** Start of SUPPLIED MATERIAL **

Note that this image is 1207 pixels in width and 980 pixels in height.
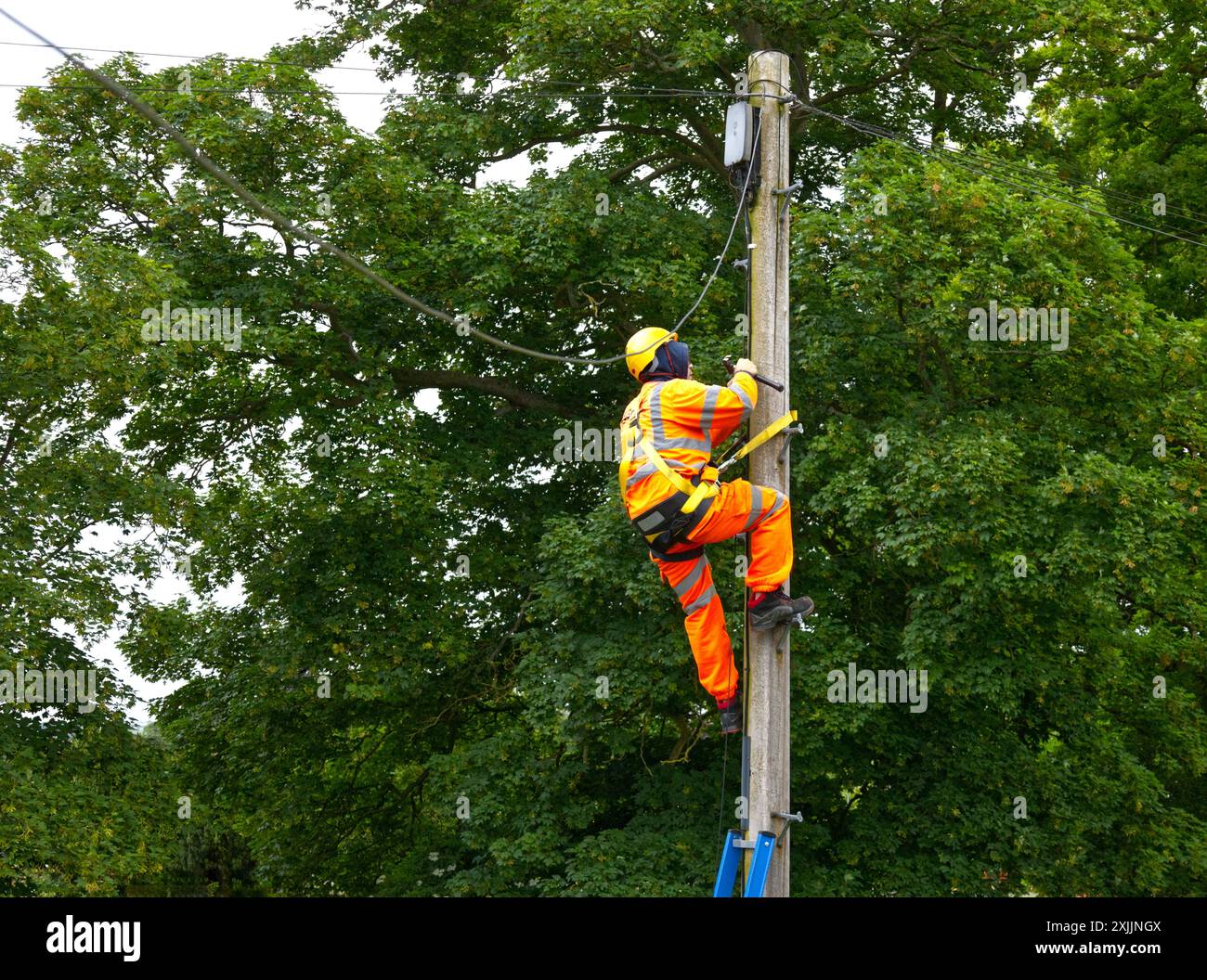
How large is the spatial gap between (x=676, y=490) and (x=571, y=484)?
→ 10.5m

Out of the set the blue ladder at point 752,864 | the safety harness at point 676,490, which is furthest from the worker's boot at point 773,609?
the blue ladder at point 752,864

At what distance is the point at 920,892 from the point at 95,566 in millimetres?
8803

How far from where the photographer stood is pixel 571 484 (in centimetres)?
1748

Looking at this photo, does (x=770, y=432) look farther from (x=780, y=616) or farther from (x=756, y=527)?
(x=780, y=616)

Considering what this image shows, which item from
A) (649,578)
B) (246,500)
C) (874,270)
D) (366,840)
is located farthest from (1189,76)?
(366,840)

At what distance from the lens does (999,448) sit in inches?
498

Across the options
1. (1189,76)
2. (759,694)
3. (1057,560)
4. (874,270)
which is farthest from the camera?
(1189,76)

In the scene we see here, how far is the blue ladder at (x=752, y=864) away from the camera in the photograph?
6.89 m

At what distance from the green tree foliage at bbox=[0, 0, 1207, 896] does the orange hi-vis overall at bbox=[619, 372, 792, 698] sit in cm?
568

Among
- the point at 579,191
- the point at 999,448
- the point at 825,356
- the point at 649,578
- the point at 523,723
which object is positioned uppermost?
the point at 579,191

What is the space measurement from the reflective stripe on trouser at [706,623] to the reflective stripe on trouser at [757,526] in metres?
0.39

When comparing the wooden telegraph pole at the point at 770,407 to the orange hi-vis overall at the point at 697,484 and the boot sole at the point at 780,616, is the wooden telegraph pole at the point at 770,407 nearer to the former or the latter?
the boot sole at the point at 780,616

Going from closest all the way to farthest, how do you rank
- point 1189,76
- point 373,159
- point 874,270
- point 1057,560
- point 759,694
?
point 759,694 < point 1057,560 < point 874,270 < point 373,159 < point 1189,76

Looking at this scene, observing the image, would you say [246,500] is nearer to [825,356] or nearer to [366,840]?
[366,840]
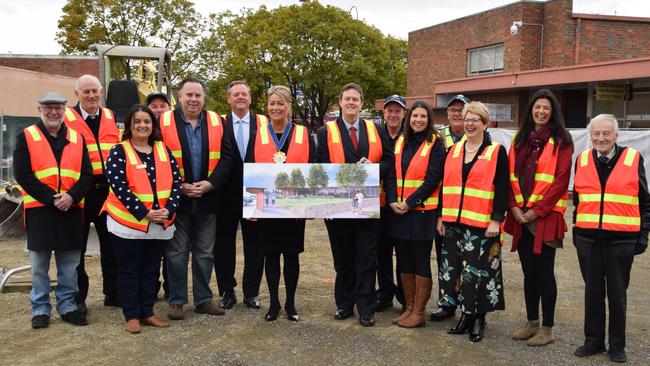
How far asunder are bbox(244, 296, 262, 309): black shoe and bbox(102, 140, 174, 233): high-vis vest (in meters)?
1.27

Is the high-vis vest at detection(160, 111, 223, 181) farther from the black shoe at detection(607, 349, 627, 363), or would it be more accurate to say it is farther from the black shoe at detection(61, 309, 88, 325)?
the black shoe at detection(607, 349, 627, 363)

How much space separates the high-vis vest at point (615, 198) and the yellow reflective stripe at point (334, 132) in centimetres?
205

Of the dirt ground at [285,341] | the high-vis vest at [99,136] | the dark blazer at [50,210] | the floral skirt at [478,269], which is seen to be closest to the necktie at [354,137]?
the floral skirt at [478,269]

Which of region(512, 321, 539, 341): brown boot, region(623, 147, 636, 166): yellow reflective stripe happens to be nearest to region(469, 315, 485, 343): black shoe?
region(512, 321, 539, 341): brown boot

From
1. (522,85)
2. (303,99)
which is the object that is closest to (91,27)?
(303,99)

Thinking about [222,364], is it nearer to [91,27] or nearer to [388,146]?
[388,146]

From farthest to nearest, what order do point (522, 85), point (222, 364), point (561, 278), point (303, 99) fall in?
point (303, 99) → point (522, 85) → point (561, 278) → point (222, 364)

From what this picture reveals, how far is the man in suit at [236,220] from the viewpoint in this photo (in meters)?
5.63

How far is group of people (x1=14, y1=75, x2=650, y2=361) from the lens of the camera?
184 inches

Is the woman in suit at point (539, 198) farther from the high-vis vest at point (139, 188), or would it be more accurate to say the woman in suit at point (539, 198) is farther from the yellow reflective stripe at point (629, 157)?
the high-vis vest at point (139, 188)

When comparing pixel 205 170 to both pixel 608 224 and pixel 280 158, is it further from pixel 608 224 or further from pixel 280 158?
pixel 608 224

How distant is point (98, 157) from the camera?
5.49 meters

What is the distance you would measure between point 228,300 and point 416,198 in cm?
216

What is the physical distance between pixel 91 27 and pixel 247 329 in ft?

** End of SUPPLIED MATERIAL **
** Start of SUPPLIED MATERIAL **

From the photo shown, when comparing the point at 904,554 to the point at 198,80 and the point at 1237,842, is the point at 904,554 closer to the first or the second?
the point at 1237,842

** End of SUPPLIED MATERIAL **

| TASK INSTRUCTIONS |
Find and copy every line of the rows above that holds the word "overall", matching case exactly.

| PROBLEM SOLUTION |
At what distance from the green tree foliage at bbox=[0, 0, 1207, 896] does the orange hi-vis overall at bbox=[619, 372, 792, 698] sit in cm?
When comparing the wooden telegraph pole at the point at 770,407 to the orange hi-vis overall at the point at 697,484 and the boot sole at the point at 780,616, is the wooden telegraph pole at the point at 770,407 nearer to the former or the latter?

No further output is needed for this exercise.